Krachttraining voor hardlopers
Hardloopprestatie
De prestaties van het hardlopen zijn afhankelijk van fysiologische, psychologische, biomechanische en omgevingsfactoren. Gekeken vanuit een fysiologisch oogpunt zijn er drie hoofdparameters, namelijk de ‘running economy’, de maximale zuurstofopname (VO2max) en fractional utilization (percentage van de VO2max dat voor langere tijd kan worden volgehouden). Running economy zegt iets over de hoeveelheid energie die nodig is om een bepaalde afstand af te leggen. Een lage running economy betekent dus dat er weinig energie nodig is voor het afleggen van een bepaalde afstand, wat je een betere hardloper maakt. Maak je veel trainingsuren, dan wordt je running economy vanzelf beter.
Waarom krachttraining
Krachttraining kent verschillende voordelen in de ontwikkeling van spieren. Het maakt spieren sterker, maar ook de coördinatie en samenwerking tussen de verschillende spieren verbeterd. Running economy is onder andere afhankelijk van spierkracht, waaronder het creëren van snelkracht bij het grondcontact (afzetfase). Verder heeft krachttraining het gunstige effect dat spieren minder snel in de verzuring komen, wat ook de hardloopprestaties bevorderd.
Wat te doen
Kortom, krachttraining lijkt een goede optie te zijn om je hardloopprestaties te verbeteren. Een periode van 6-20 weken van krachttraining verbetert de running economy met 2-8%. Praktisch gezien zou een hardloper met deze verbetering dus relatief makkelijker een wedstrijd kunnen lopen. Deze verbeteringen werden gevonden bij matig getrainde, goed getrainde en zeer goed getrainde hardlopers. Ook werden deze verbeteringen gezien bij verschillende loopafstanden van middellang (3-5km) tot langeafstand (10km). Dit wil zeggen dat vele verschillende type hardlopers voordeel kan halen uit krachttraining.
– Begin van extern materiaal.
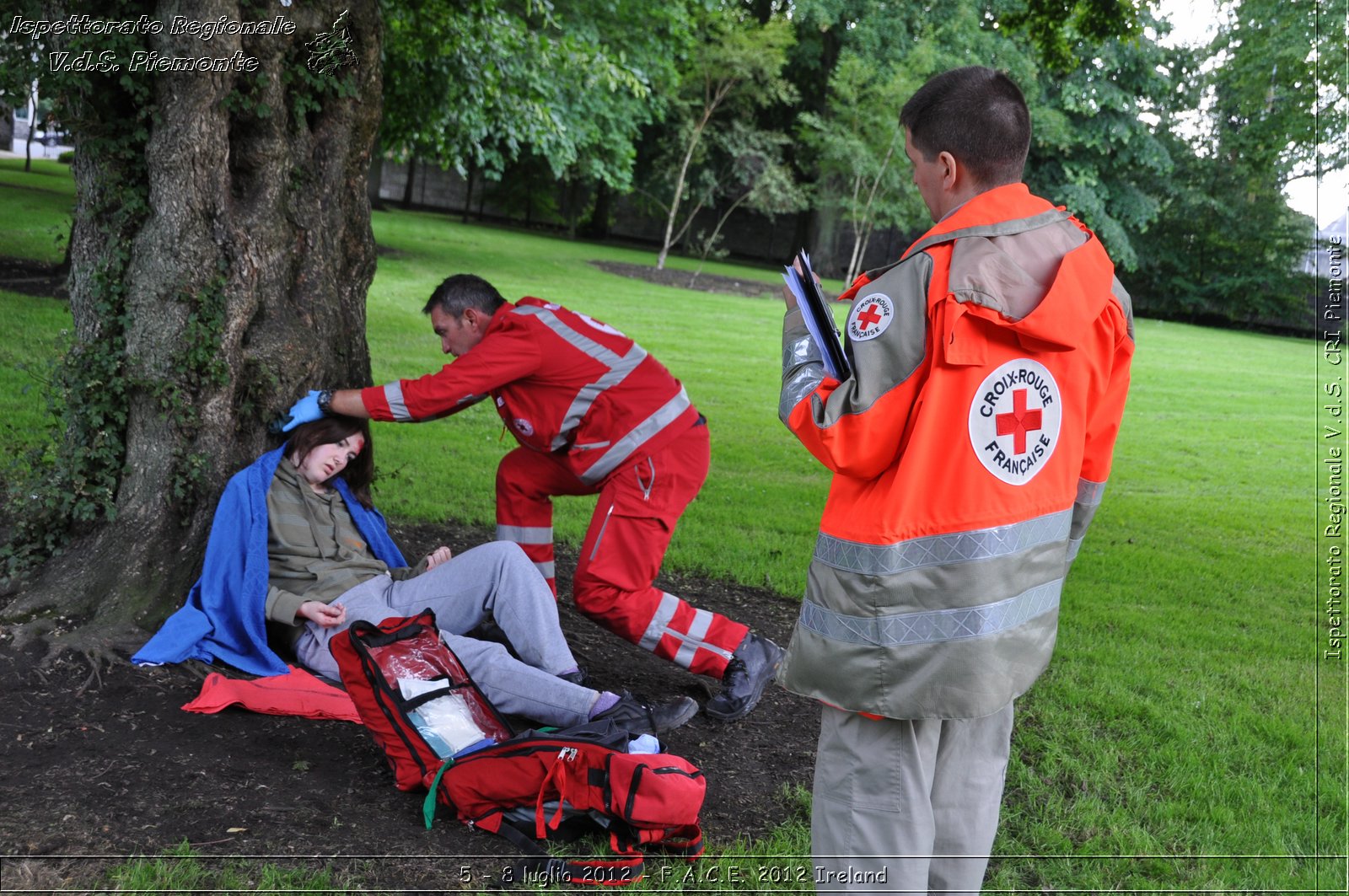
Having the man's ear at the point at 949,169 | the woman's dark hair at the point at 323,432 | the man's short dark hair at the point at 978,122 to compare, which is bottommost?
the woman's dark hair at the point at 323,432

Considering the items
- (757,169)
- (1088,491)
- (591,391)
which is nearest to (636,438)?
(591,391)

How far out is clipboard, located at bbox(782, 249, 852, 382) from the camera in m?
2.30

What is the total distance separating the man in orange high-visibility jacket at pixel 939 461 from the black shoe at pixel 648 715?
4.45 ft

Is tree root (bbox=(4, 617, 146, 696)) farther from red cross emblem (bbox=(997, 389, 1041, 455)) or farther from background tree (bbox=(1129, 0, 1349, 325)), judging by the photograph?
background tree (bbox=(1129, 0, 1349, 325))

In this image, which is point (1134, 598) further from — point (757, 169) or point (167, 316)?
point (757, 169)

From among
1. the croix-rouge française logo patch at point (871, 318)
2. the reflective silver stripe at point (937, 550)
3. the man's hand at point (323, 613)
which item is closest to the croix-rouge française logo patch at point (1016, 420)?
the reflective silver stripe at point (937, 550)

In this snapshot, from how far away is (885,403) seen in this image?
227cm

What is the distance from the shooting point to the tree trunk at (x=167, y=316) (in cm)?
430

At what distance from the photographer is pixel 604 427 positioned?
15.3 feet

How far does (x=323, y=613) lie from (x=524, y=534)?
3.79 ft

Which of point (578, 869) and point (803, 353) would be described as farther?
point (578, 869)

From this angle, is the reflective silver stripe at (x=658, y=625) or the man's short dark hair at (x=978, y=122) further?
the reflective silver stripe at (x=658, y=625)

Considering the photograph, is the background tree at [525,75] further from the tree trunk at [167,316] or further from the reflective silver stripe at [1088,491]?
the reflective silver stripe at [1088,491]

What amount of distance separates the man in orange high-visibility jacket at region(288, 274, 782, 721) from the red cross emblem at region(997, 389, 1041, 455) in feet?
7.54
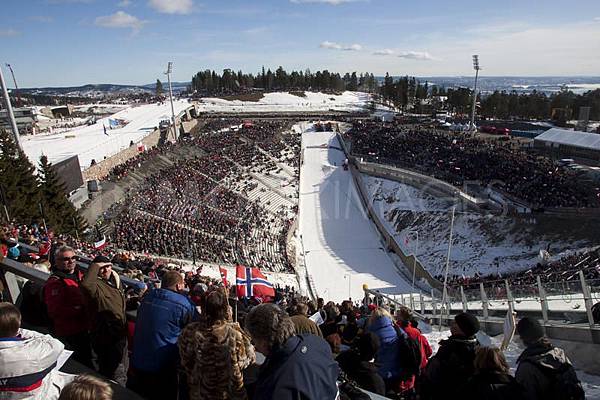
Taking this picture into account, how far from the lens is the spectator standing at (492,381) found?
8.93 feet

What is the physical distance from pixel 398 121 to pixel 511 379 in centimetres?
6523

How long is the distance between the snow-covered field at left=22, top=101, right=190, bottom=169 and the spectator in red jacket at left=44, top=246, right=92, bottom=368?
32.4 m

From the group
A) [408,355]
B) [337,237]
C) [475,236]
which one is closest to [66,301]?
[408,355]

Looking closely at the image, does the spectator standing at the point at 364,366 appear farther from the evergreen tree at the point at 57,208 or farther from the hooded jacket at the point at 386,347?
the evergreen tree at the point at 57,208

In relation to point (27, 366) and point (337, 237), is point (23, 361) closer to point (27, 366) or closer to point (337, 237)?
point (27, 366)

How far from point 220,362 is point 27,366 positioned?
1169mm

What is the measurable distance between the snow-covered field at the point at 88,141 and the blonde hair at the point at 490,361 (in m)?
35.2

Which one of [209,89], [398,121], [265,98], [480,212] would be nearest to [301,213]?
[480,212]

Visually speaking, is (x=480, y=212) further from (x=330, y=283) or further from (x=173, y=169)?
(x=173, y=169)

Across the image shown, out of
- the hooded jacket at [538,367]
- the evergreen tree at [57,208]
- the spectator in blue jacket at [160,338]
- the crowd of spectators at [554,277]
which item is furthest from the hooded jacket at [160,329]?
the evergreen tree at [57,208]

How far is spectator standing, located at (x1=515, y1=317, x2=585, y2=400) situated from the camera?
10.3 ft

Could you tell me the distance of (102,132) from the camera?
5372 centimetres

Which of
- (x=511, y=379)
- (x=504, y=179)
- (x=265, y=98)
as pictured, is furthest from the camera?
(x=265, y=98)

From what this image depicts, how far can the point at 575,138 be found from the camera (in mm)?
38750
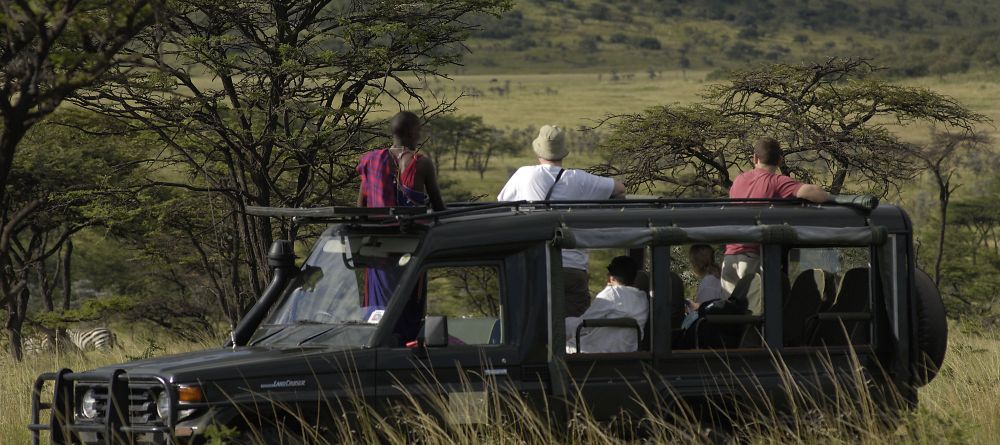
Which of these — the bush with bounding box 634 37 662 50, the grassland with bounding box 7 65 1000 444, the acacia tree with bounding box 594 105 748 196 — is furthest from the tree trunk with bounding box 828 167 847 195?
the bush with bounding box 634 37 662 50

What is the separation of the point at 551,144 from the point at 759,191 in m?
1.29

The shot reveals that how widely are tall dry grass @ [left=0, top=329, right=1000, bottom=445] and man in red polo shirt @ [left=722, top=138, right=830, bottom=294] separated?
777 millimetres

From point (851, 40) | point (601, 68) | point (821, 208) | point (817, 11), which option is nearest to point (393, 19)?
point (821, 208)

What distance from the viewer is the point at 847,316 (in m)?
7.11

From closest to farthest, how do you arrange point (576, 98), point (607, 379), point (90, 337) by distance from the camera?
point (607, 379), point (90, 337), point (576, 98)

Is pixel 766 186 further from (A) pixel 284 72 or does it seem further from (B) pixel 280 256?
(A) pixel 284 72

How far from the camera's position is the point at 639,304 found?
22.7 ft

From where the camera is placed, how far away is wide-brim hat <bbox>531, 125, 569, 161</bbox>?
775cm

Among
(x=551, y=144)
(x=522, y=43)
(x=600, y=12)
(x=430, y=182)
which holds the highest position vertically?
(x=600, y=12)

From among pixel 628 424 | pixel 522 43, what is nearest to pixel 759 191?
pixel 628 424

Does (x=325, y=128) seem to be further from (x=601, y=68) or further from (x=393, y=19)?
(x=601, y=68)

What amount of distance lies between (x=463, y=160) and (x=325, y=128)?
5852cm

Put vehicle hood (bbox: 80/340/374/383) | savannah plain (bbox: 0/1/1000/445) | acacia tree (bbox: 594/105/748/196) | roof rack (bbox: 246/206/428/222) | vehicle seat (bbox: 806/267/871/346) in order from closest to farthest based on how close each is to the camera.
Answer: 1. vehicle hood (bbox: 80/340/374/383)
2. roof rack (bbox: 246/206/428/222)
3. savannah plain (bbox: 0/1/1000/445)
4. vehicle seat (bbox: 806/267/871/346)
5. acacia tree (bbox: 594/105/748/196)

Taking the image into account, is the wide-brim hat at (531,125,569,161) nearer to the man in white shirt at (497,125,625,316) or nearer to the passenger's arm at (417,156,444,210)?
the man in white shirt at (497,125,625,316)
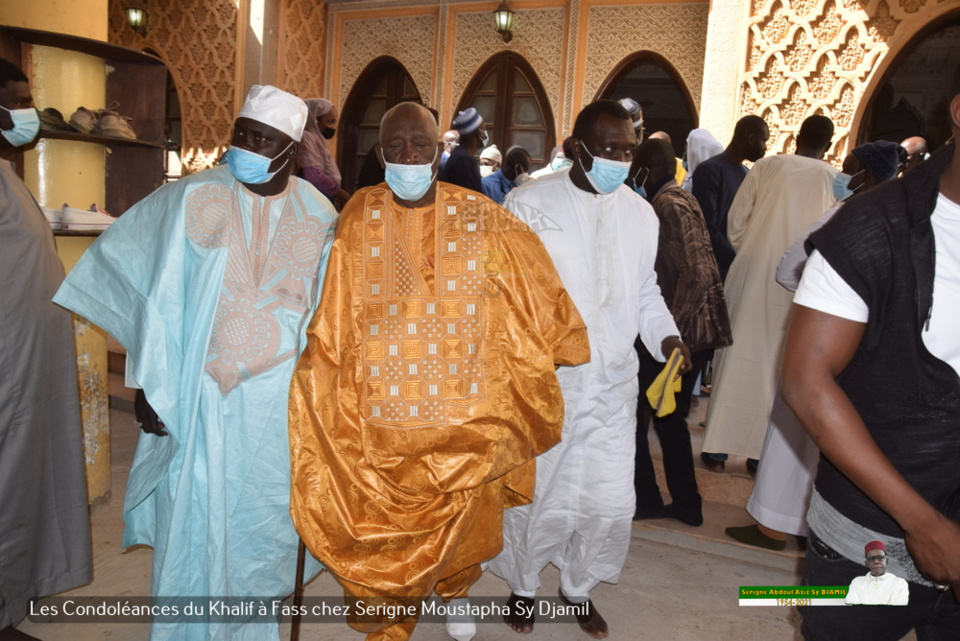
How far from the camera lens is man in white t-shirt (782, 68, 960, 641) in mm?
1444

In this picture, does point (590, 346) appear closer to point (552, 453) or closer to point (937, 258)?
point (552, 453)

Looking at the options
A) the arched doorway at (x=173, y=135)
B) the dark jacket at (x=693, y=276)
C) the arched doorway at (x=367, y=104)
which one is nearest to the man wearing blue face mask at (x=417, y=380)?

Wat het beste werkt zijn krachtoefeningen in de ‘vrije ruimte’. Dat wil zeggen; oefeningen waarbij je geen gebruik maakt van een apparaat. Wanneer je in de vrije ruimte oefeningen doet wordt er o.a. meer vereist van coördinatie, samenwerking van meerdere spiergroepen en over de controle in verschillende beweegvlakken. Dit sluit meer aan op de biomechanica van het hardlopen en is hierdoor functioneler. Voorbeelden van oefeningen zijn (seated) calf raises, lunges, squats, step-ups en deadlifts.
Traingingsvariabelen:
- 3-6 series per oefening
- 5-15 herhalingen per serie
- 2 minuten rust tussen de series
- 60-80% van je maximaal haalbare intensiteit
- 2-3 trainingssessies per week (in de voorbereidende fase) en 1 trainingssessie per week (in de competitiefase)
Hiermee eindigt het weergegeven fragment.